Ab 0.50 Uhr zeigt das ZDF noch einmal vier alte Alte-Folgen.
Mach’s gut, Alter!
RTL hat heute mit einer Kampagne gegen Analphabetismus begonnen und wirbt für das Lesen.
Sehr gut.
Im nächsten Schritt könnte RTL dann seinen Redakteuren das Schreiben beibringen. Lektion 1: Wann schreibt man Wörter mit „ß“ statt mit „ss“?
Lektion 2: Wann benutzt man Trennstriche?
Screenshots aus dem RTL-Nachtjournal und Punkt 12 von vergangenem Freitag und heute.
Nach zweimonatiger Streikpause gingen gestern die amerikanischen Late-Night-Shows wieder auf Sendung: Jay Leno, Conan O’Brien und Jimmy Kimmel ohne, David Letterman und Craig Ferguson mit ihren Autoren (wir berichteten). Jon Stewart und Stephen Colbert folgen nächste Woche, ebenfalls ohne Autoren.
Variety berichtet heute sehr ausführlich über die ersten Shows nach der Pause, in der Letterman und O’Brien mit Streikbärten auftraten, die ihnen während der Pause aus dem Gesicht gekommen waren.

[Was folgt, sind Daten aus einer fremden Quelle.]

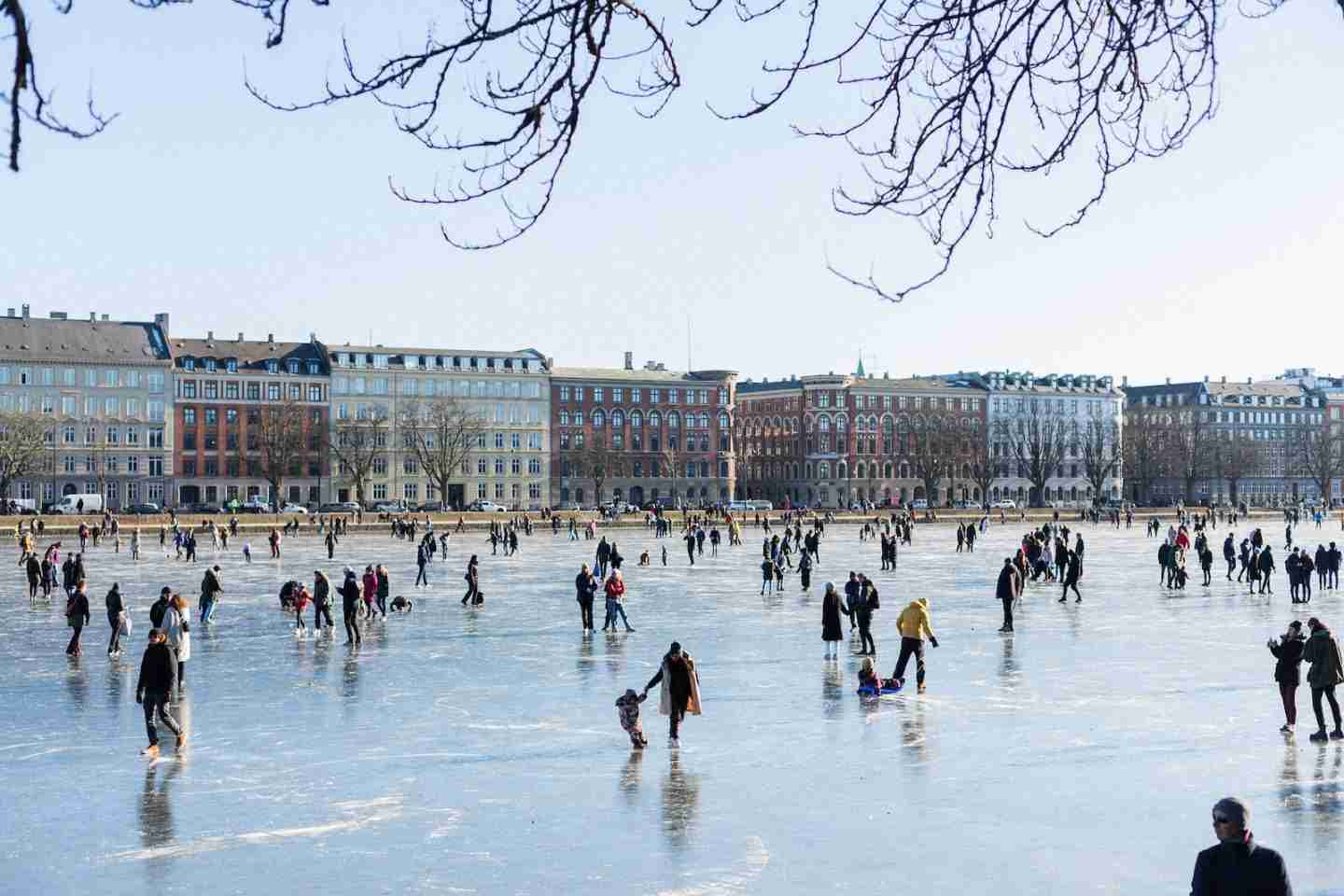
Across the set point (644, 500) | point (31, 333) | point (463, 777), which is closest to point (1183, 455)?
point (644, 500)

Lettermans berühmte Top-10-Liste wurde diesmal von zehn streikenden Autoren anderer Shows präsentiert, die ihre Forderungen vortrugen, darunter ein Autor von Late Night with Conan O’Brien, einer von The Colbert Report mit Stephen Colbert und zwei von der Daily Show with Jon Stewart. Sie forderten u.a. eine kostenlose Tragetüte für jeden beleidigenden Vertrag, der ihnen angeboten wird, einen Gesundheitsbonus zur Behandlung der Unterkühlung, die sich an der Streikfront zugezogen haben, und ein Date mit einer Frau.

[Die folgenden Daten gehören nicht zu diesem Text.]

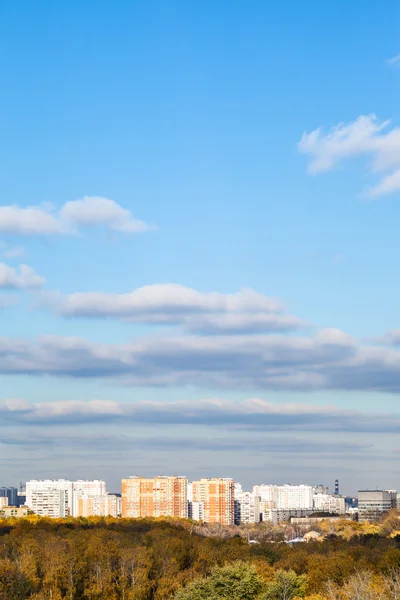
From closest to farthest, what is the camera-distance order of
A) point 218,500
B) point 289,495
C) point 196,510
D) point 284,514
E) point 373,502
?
point 218,500, point 196,510, point 373,502, point 284,514, point 289,495

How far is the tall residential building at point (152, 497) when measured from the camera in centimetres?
12612

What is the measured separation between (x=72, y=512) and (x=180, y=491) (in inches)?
901

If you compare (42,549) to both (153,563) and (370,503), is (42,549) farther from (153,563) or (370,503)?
(370,503)

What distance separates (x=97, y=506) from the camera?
449ft

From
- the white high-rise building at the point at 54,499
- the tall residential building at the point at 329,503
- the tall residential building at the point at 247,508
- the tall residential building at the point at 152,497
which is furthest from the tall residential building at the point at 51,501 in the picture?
the tall residential building at the point at 329,503

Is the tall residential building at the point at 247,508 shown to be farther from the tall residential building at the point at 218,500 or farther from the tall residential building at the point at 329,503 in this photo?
the tall residential building at the point at 329,503

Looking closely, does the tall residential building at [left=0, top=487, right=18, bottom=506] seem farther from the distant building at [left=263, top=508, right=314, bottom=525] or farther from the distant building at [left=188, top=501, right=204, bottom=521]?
the distant building at [left=188, top=501, right=204, bottom=521]

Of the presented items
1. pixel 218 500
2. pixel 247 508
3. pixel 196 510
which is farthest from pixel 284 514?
pixel 196 510

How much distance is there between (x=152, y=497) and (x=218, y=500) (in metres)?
10.5

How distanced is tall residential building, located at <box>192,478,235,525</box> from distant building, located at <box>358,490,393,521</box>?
21.9 m

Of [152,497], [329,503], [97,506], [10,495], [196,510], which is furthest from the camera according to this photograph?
[10,495]

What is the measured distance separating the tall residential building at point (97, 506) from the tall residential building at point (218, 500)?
1314cm

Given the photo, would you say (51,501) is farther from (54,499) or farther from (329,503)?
(329,503)

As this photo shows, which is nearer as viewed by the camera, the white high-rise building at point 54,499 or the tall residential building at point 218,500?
the tall residential building at point 218,500
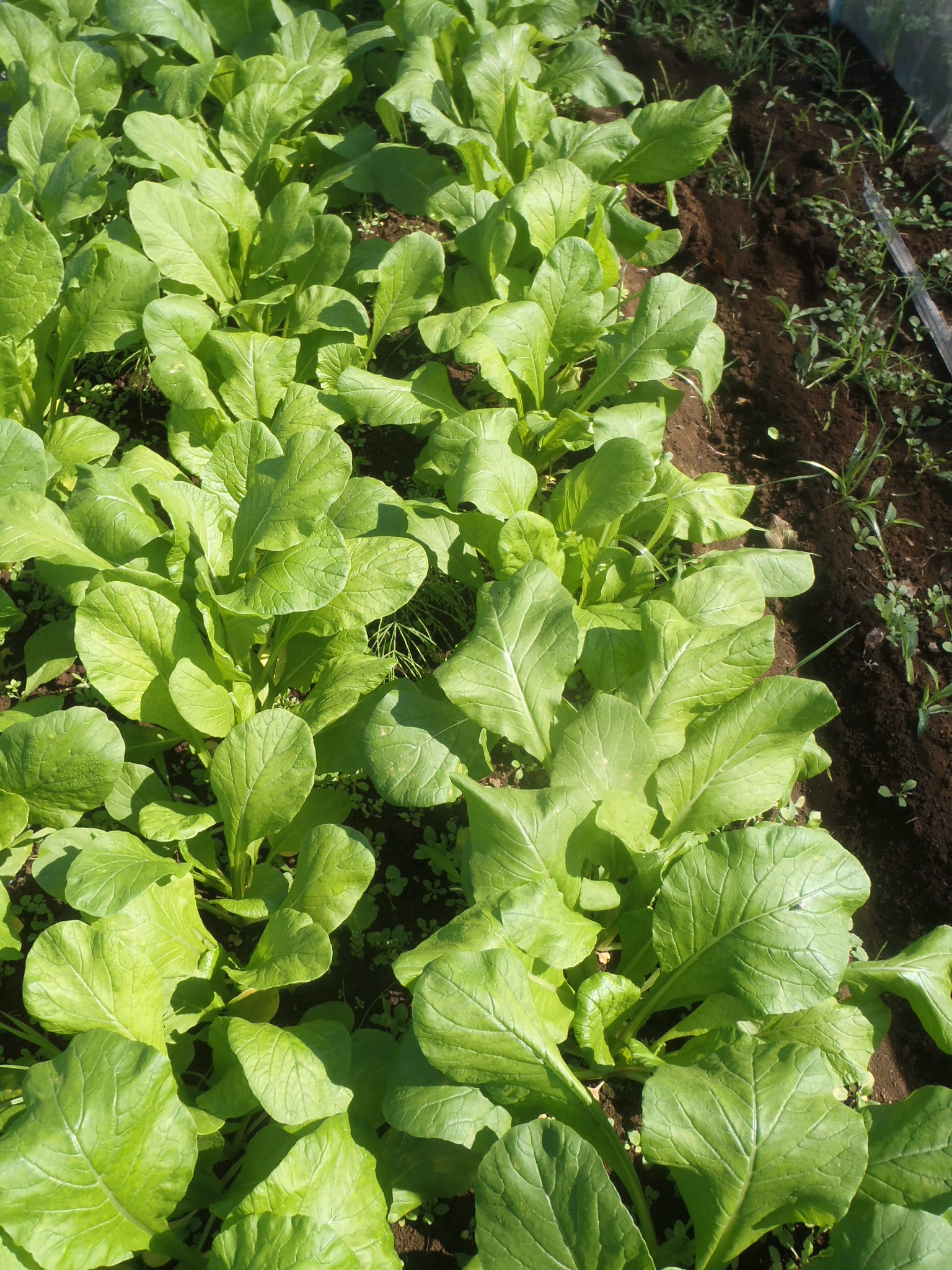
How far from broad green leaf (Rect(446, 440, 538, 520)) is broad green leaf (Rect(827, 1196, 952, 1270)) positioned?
1296mm

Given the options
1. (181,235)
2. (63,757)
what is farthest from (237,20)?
(63,757)

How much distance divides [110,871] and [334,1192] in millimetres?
581

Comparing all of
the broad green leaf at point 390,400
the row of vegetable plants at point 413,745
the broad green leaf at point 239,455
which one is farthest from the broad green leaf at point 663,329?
the broad green leaf at point 239,455

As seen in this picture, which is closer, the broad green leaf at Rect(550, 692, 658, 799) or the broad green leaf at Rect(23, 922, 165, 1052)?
the broad green leaf at Rect(23, 922, 165, 1052)

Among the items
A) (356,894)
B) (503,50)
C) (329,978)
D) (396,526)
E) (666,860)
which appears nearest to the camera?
(356,894)

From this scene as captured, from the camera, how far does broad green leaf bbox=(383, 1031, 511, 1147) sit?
1.42m

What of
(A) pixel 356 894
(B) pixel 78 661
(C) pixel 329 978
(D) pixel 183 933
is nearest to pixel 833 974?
(A) pixel 356 894

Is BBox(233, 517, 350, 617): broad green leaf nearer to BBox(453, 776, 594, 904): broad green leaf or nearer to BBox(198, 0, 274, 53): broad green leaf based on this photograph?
BBox(453, 776, 594, 904): broad green leaf

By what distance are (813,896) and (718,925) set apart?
0.15m

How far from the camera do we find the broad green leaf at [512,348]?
218cm

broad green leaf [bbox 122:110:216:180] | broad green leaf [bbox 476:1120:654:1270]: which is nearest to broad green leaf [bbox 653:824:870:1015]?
broad green leaf [bbox 476:1120:654:1270]

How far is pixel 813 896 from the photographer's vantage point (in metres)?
1.51

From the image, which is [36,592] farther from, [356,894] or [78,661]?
[356,894]

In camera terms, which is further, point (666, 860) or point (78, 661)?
point (78, 661)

Conan O’Brien erklärte in seiner eigenen Sendung die verheerenden Folgen, die Pause der Late-Night-Shows hatte:
Amerikaner waren gewungen, ein Buch zu lesen oder miteinander zu reden. Es war entsetzlich.
Nachtrag 20.00 Uhr: Inzwischen gibt es auch bei Zap2it einen ausführlichen Bericht über die Late-Night-Comebacks.
US-Präsident Barack Obama hat es im Moment nicht leicht. Die Umsetzung seiner geplanten Gesundheitsreform funzt nicht so, wie er sich das vorgestellt hat, und auf Kundgebungen wird er von bedingungslosen Anhängern der früheren Regierung angeschrien und als Lügner beschimpft. Obama nutzt deshalb derzeit jede Gelegenheit, für die Reform zu werben und Sympathiepunkte zu sammeln. Aber ganz ehrlich – ich glaube, er hat auch einfach Spaß an Besuchen in den Late-Night-Shows.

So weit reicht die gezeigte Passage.